Sixteen North West members in all were competing in the Australian Champs held either end of the schools’ competition, including three additional North West juniors who were named in the Regional Representative NZ Invitational Team – Tegan Knightbridge, Heidi Stolberger and Liam Stolberger. It’s always great to see a contingent from the club make it over to overseas events like these and be able to compare ourselves to our Australian counterparts on terrain that is something a little different to flat open pineforest.

The terrain for the final weekend, containing the Middle and Long distance events was the most interesting and fun terrain I’ve ever run on (now to be fair, I haven’t run outside of NZ or Australia, but people who have, still agreed!).  All of my maps and routes from Australian Champs can be found at http://www.numberoneaucklanddoma.com/maps/index.php?user=Max however here is an analysis of the M20E long distance and in particular, one of the longer legs.

For me, finishing the long distance was a mental and physical challenge for 90 minutes, although to my surprise it was my mental side that was more drained at the end. The style of terrain meant that attempting to run too fast was a) a huge physical drain because of the tough terrain and b) a huge risk due to the technicality of terrain and the lack of many obvious features to relocate off. The need for constant discipline in map-contact made this a race I really enjoyed. The terrain itself was a mixture of green bush with small patches of pine forest, bare rock, lots of rock detail and mostly vague contours. I made a hash of the first couple of controls as can be seen from my route so from then on I used tracks as handrails and stepping stones as much as possible, not only to make navigation easier, but also to enable faster running speed.

Looking ahead I knew the loop from 8-13 was going to be the make or break of the course in terms of navigational mistakes, as a big enough slip up here would likely result in a large amount of time lost in relocation out to major features (tracks or large bare rock). Because of this I was careful to plan right into the control circle and slow down as soon as I felt something feel even vaguely different from what I was expecting. Looking at leg 9 below:

My initial thought was the blue dashed line shown, however I ended up on my route shown for a number of reasons:

1.     I would have had to lose a lot of height down to the track below 9 and then climb up into the control, increasing the likelihood of a mistake (climbing into controls I avoid, exhaustion = lack of map contact)

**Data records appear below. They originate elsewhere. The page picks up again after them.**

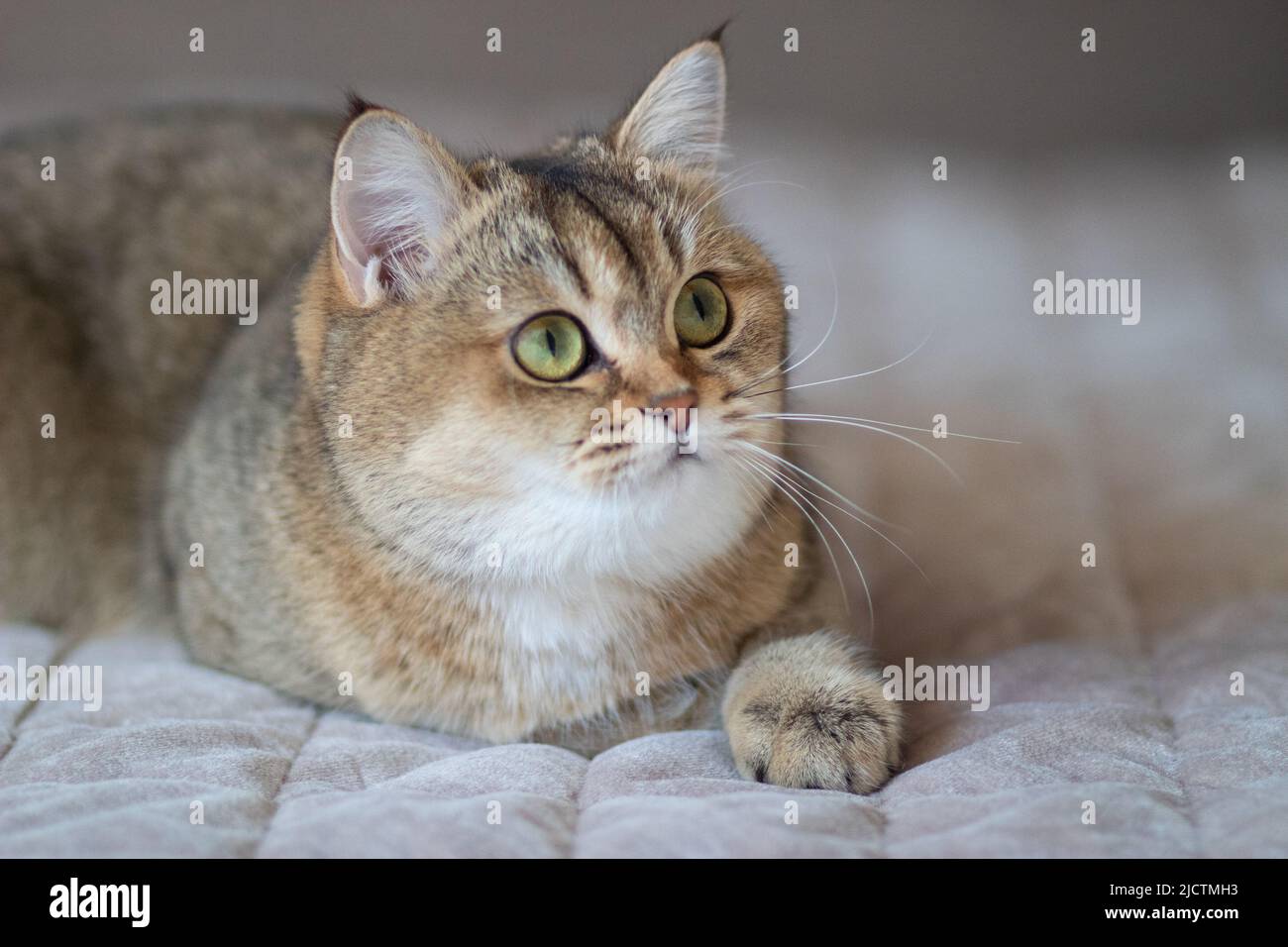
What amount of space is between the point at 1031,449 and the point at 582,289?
4.06 ft

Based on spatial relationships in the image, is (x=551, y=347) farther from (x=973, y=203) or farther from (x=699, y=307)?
(x=973, y=203)

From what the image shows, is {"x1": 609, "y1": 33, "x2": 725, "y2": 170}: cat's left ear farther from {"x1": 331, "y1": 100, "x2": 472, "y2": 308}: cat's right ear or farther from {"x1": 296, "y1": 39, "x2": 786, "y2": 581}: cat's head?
{"x1": 331, "y1": 100, "x2": 472, "y2": 308}: cat's right ear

2.     The route I ended up taking was straighter than my initial thought which initially I was hesitant about in seeing the mess of green and grey on the line just before 9 however upon a little closer look I noticed:

3.     There was a ‘highway’ of bare rock (grey on map) all the way from just after the track all the way to just before 9 which, if you have not run on a map with bare rock before, is very easy to follow and you can easily open up the speed on the smooth terrain.

In my opinion, the combination of these 3 points outweighed the safer attack in from the track. Once decided on this route, I took a vague bearing to the track midway (not being too pedantic about slight variation) exiting out of 8 to the reentrant just north of the line. From the track I picked out the spur and the edge of bare rock and from there it was a matter of following progress on the bare rock, which was confirmed when passing the cliffs on the south edge of the bare rock about 150m before the control. Despite this attack point I still managed to overshoot the control by about 100m, not quite reading the mess of rock detail inside the circle carefully enough (at 1:15,000). A quick relocation and into the control losing about 1:30 in the end.

A 3 minute highlights video  from the carnival can be found here (Example of the type of bare rock at 2:40).
 

This race, and the rest of the carnival was great fun and already getting me, and many others pumped for more overseas orienteering to come.